This repository mainly includes source code for benchmarking the performance of EasyGraph with hybrid programming and multiprocessing techniques.
Benchmarking code that compares the performance of EasyGraph with hybrid programming. Specifically, we compare EasyGraph (with C++ binding) with the igraph library.
For different types of networks, we compare a series of network analysis functions including:
Undirected Network | Directed Network |
---|---|
Network Loading | Network Loading |
the Shortest Path | the Shortest Path |
the K-core Centrality | the K-core Centrality |
the Closeness Centrality | the Closeness Centrality |
the Betweenness Centrality | the Betweenness Centrality |
/ | the PageRank Centrality |
The PageRank centrality is not suitable for undirected networks.
Benchmarking code that compares the performance of multiprocessing techniques used in EasyGraph.
For different types of networks, we compare a series of network analysis functions including:
Undirected Network | Directed Network |
---|---|
the Local Cluster Coefficient | the Local Cluster Coefficient |
the Hierarchy | the Hierarchy |
the Closeness Centrality | the Closeness Centrality |
the Betweenness Centrality | the Betweenness Centrality |
We compare EasyGraph (with C++ binding) with the igraph library.
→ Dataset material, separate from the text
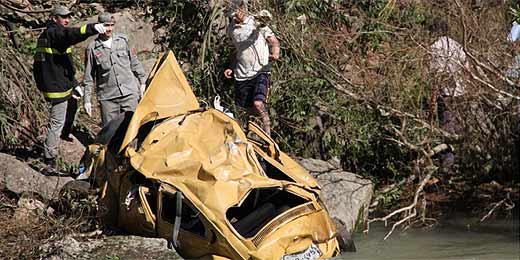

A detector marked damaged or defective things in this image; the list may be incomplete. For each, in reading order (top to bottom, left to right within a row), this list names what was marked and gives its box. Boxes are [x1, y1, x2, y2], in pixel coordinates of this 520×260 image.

The specific way the function is called is shown in the following file
'"import easygraph as eg"'
loading(undirected): "'eg.GraphC().add_edges_from_file(filename, weighted=False,is_transform=True)'"
loading(directed): "'eg.DiGraphC().add_edges_from_file(filename, weighted=False,is_transform=True)'"
pagerank: "'eg.pagerank(g,alpha=0.85)'"
shortest path: "'eg.multi_source_dijkstra(g, sources = eg_node_list)'"
connected_components(undirected): "'eg.connected_components(g)'"
connected_components(directed): "'eg.strongly_connected_components(g)'"
closeness: "'eg.closeness_centrality(g, sources = eg_node_list)'"
betweenness: "'eg.betweenness_centrality(g)'"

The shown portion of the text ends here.